*Texte à lire:*

Le taux de conversion en euro des différentes monnaies des pays membres une fois fixé, l'euro entrera en fonctions à partir du 1er janvier 1999. Il ne servira d'abord qu'aux transactions entre les banques centrales, au marché interbancaire, au marché des capitaux ou à l'émission des emprunts d'Etat, dont les obligations seront libellées en euros. Ce n'est qu'à partir du 1er janvier 2002 que les billets et pièces en euros commenceront à circuler et que les monnaies nationales actuelles seront retirées de la circulation.

*Données:*
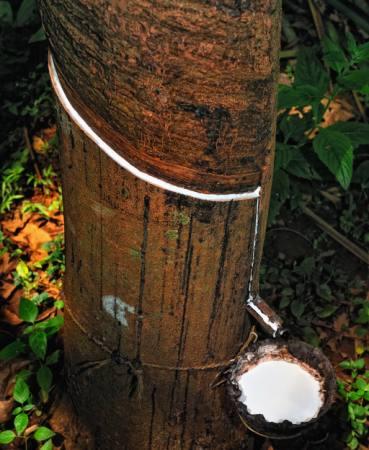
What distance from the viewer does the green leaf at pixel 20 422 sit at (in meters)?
2.34

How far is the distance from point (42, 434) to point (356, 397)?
1190mm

*Consignes:*
[A] Pour chaque affirmation, dites si elle concorde avec le texte sur l'arrivée de l'euro, en citant les mots décisifs du texte : (i) dès le 1er janvier 1999, les billets en euros circuleront ; (ii) les obligations des emprunts d'État seront libellées en euros ; (iii) les monnaies nationales actuelles seront retirées de la circulation.
[B] Restituez fidèlement le passage du texte sur l'arrivée de l'euro qui va de « Le taux de conversion » à « de la circulation. ».
[C] Rédigez la suite du texte sur l'arrivée de l'euro, en partant de sa dernière phrase.
La liste provient d'une autre source que le texte.

*Réponses:*
[A]
(i) Non : « Ce n'est qu'à partir du 1er janvier 2002 que les billets et pièces en euros commenceront à circuler »
(ii) Oui : « dont les obligations seront libellées en euros »
(iii) Oui : « les monnaies nationales actuelles seront retirées de la circulation »

[B]
Le taux de conversion en euro des différentes monnaies des pays membres une fois fixé, l'euro entrera en fonctions à partir du 1er janvier 1999. Il ne servira d'abord qu'aux transactions entre les banques centrales, au marché interbancaire, au marché des capitaux ou à l'émission des emprunts d'Etat, dont les obligations seront libellées en euros. Ce n'est qu'à partir du 1er janvier 2002 que les billets et pièces en euros commenceront à circuler et que les monnaies nationales actuelles seront retirées de la circulation.

[C]
Avant d'avoir à nous habituer à calculer le prix de la baguette de pain en euros, nous avons donc encore le temps. Mais en fait l'euro sera déjà une réalité du point de vue des capitaux internationaux et des marchés des changes, et c'est ce qui compte pour les classes possédantes. C'est même déjà une réalité aujourd'hui, avant même le 1er janvier 1999 car les Bourses, les banques, anticipent déjà dans leurs calculs cette entrée en vigueur de l'euro. C'est même une anticipation optimiste, si l'on en juge par l'envol des cours des actions dans la plupart des Bourses européennes. Mais on sait que les envols de la Bourse peuvent être l'annonce, plutôt que de lendemains qui chantent, de belles catastrophes.